We are looking for poetry that enacts and is responsible for what it considers. The crossover between the degradation of human rights and the injustices of capitalism seems to inevitably align with the destruction of the biosphere, and – even if it does not refer directly to these wrongs – we expect a poem to exist with a consciousness of the environment in which it is being written.
For some, crisis is an ongoing state of being, and continuing colonialism and neo-colonialism ensure that past wrongs cannot truly be addressed. Poetry is a way to engage a decolonisation that is imperative if our world is to be respected and its exploitation halted. The many brinks people have been pushed to over millennia by imperialism are reaching an ecological fracture that will be absolute unless addressed.
So, we look for poems that can be on any topic written in any style but are conscious of crises, brinks and redress. We are not talking about polemical verse (though we are not opposed to this per se), but poetry of consciousness – the beauty of the poem is second to the act of confrontation, healing and investigation of culpabilities.
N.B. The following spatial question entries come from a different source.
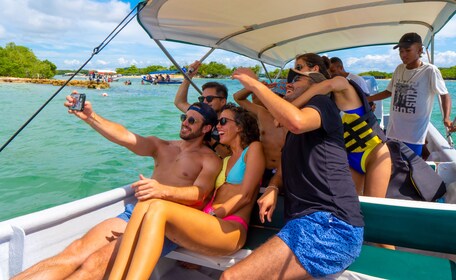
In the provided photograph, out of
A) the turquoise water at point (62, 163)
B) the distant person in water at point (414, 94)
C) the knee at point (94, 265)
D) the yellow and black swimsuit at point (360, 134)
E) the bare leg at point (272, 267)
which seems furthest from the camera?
the turquoise water at point (62, 163)

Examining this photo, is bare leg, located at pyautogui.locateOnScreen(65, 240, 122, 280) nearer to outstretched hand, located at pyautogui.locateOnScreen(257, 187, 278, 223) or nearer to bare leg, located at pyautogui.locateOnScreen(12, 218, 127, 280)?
bare leg, located at pyautogui.locateOnScreen(12, 218, 127, 280)

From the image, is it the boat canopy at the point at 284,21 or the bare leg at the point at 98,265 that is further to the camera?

We are calling for poetry that moves beyond a beautiful art form to literature that recognises the capacity and far-reaching impacts of poetry for social justice, community awareness and social and emotional wellbeing. Activism, yes, of course, but with deep belief in the poem having purpose as a dynamic means, and not just as an act of writing.
This being a celebration of the 25th year of a poetry journal that has enabled many activisms and assisted many voices to speak, we are conscious of what has come before across the great diversity, celebration and confrontations of previous Cordite Poetry Review issues, and their committed and believing editors.
This call is also a thank you to all editors and contributors of the past as we look to a future of peaceful and committed resistance to the status quo and the blandness of security in capital and social privilege.
–John Kinsella and Jeanine Leane
Submit poems (prose, comics, visual, concrete) or works of micro-fiction (500 words maximum). Read more about submitting to Cordite Poetry Review. Please note:
- The guest editor has sovereign selection choice for all poems submitted.
- Masthead editors will also contribute to the issue.
- We will only read submissions sent during our official submission periods.
- Cordite maintains a hybrid submissions policy. This means that the guest editor may invite five (5) Australian and five (5) overseas authors directly to submit to the issue. In addition, the guest-editor will anonymously select an additional 30-35 works from Australian authors and use their discretion to select further overseas works. For each issue, the guest editor does not know the identities of the online contributors (via Submittable) until after the final selections have been made.
- Simultaneous submissions or previously published material will not be considered. This includes works published in print and web journals but does not apply to material first published on personal blogs.
- Please place up to three (3) poems in one (1) Word, RTF or PDF document (unless specifically noted otherwise for special issues), with no identifying details in the document itself.
- We are not able to offer feedback on individual poems.